Une idée de « deuxième partie » : revenir sur le texte de Bachelard1 (qui concerne visiblement l'aspect « subjectif » du sujet). Cette partie pourrait commencer ainsi : « En ce qui concerne l'aspect subjectif de la question, on pourrait examiner par exemple la relation entre la croyance et ce que Bachelard appelle « l'esprit scientifique ». Bachelard oppose en effet, etc. » Cette lecture (avec rappel du texte, rapport à notre sujet, mise en perspective, éventuellement grâce au texte de Nietzsche p. 112) ne suffit absolument pas à « répondre » à notre question, mais représente une étude partielle parfaitement pertinente, et qui demande à être quelque peu développée, à la taille d'une « partie » entière.
Exemple de début d'introduction (il manque l'annonce des deuxième et troisième parties)

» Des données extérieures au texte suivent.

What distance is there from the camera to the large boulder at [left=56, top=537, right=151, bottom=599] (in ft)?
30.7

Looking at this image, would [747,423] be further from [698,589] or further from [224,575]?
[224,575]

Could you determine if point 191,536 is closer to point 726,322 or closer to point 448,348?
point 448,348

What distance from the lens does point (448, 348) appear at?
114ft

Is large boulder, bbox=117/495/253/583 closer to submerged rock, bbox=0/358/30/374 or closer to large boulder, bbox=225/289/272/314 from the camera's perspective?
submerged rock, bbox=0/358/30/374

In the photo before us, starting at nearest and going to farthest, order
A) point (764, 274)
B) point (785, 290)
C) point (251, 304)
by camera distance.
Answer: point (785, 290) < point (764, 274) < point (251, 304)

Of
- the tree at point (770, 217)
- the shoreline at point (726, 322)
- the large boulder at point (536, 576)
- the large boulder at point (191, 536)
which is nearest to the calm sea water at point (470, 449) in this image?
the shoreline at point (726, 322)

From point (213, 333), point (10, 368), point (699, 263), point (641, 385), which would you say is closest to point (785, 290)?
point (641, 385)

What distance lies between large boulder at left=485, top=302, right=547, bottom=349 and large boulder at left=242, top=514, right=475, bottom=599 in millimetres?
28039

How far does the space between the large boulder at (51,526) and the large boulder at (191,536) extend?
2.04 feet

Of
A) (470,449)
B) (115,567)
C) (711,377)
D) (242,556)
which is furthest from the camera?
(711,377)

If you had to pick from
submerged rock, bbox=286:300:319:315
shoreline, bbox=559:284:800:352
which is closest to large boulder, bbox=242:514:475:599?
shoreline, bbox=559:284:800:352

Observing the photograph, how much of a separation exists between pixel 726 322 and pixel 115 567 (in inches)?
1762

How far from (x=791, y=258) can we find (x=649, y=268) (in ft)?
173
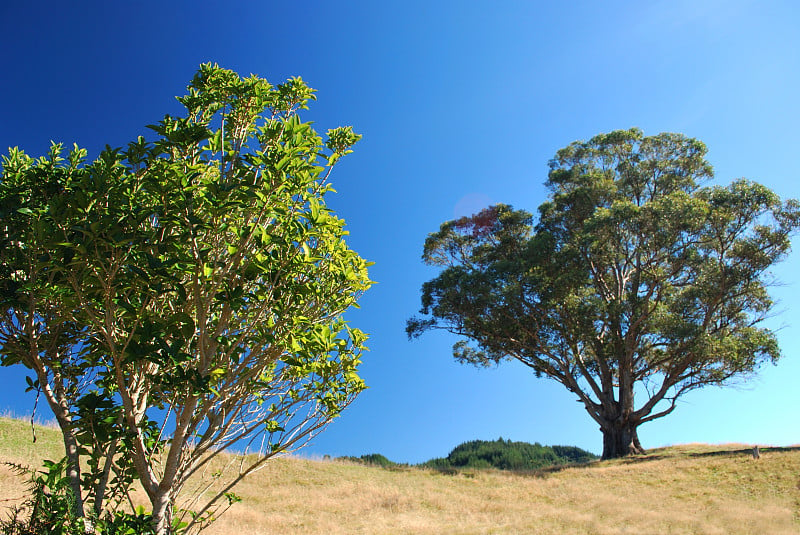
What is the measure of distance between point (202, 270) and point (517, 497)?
14447 mm

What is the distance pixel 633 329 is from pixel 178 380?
21.1 m

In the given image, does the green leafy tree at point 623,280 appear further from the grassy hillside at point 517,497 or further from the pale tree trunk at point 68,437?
the pale tree trunk at point 68,437

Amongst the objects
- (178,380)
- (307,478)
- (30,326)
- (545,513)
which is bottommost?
(545,513)

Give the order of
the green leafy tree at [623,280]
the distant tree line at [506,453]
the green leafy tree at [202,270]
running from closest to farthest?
the green leafy tree at [202,270]
the green leafy tree at [623,280]
the distant tree line at [506,453]

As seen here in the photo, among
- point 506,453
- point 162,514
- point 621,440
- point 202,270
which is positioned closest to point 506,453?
point 506,453

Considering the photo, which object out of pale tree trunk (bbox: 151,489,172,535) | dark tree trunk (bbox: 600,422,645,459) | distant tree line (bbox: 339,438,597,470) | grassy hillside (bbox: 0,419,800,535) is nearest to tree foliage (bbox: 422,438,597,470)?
distant tree line (bbox: 339,438,597,470)

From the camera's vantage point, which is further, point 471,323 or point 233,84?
point 471,323

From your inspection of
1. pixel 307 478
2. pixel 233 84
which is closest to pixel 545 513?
pixel 307 478

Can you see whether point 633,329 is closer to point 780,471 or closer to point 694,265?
point 694,265

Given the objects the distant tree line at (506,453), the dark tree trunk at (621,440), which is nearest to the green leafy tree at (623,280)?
the dark tree trunk at (621,440)

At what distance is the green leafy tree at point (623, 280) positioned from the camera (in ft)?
66.0

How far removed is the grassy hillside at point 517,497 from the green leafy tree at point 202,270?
6323 millimetres

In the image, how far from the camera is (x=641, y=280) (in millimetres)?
22844

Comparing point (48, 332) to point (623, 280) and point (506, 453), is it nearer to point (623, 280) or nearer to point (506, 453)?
point (623, 280)
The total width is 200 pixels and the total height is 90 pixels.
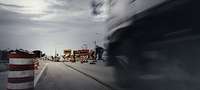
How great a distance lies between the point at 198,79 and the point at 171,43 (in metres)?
1.12

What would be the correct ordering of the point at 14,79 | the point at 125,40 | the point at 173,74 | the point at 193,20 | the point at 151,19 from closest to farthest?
the point at 193,20, the point at 14,79, the point at 173,74, the point at 151,19, the point at 125,40

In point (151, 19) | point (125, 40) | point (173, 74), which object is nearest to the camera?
point (173, 74)

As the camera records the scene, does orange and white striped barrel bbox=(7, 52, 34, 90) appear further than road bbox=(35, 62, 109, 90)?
No

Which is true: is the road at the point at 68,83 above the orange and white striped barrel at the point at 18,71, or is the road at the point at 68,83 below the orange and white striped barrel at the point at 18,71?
below

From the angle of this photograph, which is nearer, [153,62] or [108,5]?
[153,62]

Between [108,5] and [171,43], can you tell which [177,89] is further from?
[108,5]

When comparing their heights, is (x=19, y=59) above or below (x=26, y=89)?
above

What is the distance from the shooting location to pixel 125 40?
10492 millimetres

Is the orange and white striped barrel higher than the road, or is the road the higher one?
the orange and white striped barrel

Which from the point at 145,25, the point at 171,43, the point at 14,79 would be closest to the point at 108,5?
the point at 145,25

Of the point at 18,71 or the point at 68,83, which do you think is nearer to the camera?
the point at 18,71

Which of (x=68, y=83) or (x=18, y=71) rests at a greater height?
(x=18, y=71)

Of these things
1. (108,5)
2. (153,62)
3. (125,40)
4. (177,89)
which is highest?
(108,5)

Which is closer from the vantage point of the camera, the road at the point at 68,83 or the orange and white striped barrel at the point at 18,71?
the orange and white striped barrel at the point at 18,71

Il est courant d'opposer la raison aux croyances. On a pu penser par exemple que le progrès de la raison, et particulièrement le progrès des sciences, mettrait à mal les croyances religieuses, et sortirait l'humanité de cet état dans lequel on n'a, sur la réalité du monde, que des croyances, faute de véritable savoir. On sait pourtant que le progrès des sciences n'a pas détruit les religions. On peut se demander dans quelle mesure le progrès de la raison peut prétendre substituer le savoir aux croyances, dans quelle mesure les résultats des sciences contredisent les croyances, dans quelle mesure le progrès des sciences représente bien un progrès de la raison... Toutes questions que nous tâcherons d'aborder à partir de la question unique : « La raison doit­elle abolir toute croyance ? » Cette question est d'autant plus complexe qu'elle a, nous le verrons, une dimension objective et une dimension subjective dont les enjeux ne se confondent pas...
1
« La science, dans son besoin d'achèvement comme dans son principe, s'oppose absolument à l'opinion. S'il lui arrive, sur un point particulier, de légitimer l'opinion, c'est pour d'autres raisons que celles qui fondent l'opinion ; de sorte que l'opinion a, en droit, toujours tort. L'opinion pense mal ; elle ne pense pas : elle traduit des besoins en connaissances. En désignant les objets par leur utilité, elle s'interdit de les connaître. On ne peut rien fonder sur l'opinion : il faut d'abord la détruire. Elle est le premier obstacle à surmonter. Il ne suffirait pas, par exemple, de la rectifier sur des points particuliers, en maintenant, comme une sorte de morale provisoire, une connaissance vulgaire provisoire. L'esprit scientifique nous interdit d'avoir une opinion sur des questions que nous ne comprenons pas, sur des questions que nous ne savons pas formuler clairement. » Bachelard, La formation de l'esprit scientifique.